УСЛОВИЕ ЗАДАНИЯ —
Перепишите без изменений строки записей, начиная со строки, содержащей «From the vantage», и до конца записей включительно.

━━━ ИСХОДНЫЕ ЗАПИСИ ━━━

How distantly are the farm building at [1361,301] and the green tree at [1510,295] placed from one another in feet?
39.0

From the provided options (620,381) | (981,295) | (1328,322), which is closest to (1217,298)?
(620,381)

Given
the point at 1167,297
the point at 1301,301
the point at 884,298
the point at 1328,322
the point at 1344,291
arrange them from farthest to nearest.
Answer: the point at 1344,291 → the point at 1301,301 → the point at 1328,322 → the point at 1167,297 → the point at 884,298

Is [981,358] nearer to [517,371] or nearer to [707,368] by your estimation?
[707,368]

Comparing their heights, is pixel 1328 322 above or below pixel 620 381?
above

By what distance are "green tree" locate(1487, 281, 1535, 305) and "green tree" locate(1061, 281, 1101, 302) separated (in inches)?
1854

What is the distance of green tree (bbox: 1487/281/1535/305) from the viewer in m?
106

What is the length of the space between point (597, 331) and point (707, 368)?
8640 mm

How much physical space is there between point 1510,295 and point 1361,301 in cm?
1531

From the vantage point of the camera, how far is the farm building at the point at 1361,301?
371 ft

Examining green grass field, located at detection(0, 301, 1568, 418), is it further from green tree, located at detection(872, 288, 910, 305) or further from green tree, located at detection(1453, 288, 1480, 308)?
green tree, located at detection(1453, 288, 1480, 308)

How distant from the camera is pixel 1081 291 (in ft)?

━━━

ОТВЕТ НА ЗАДАНИЕ —
From the vantage point of the camera, how far is the farm building at the point at 1361,301?
371 ft

Examining green grass field, located at detection(0, 301, 1568, 418), is it further from green tree, located at detection(872, 288, 910, 305) or further from green tree, located at detection(1453, 288, 1480, 308)?
green tree, located at detection(1453, 288, 1480, 308)

How distant from the camera is pixel 1081 291 (in ft)?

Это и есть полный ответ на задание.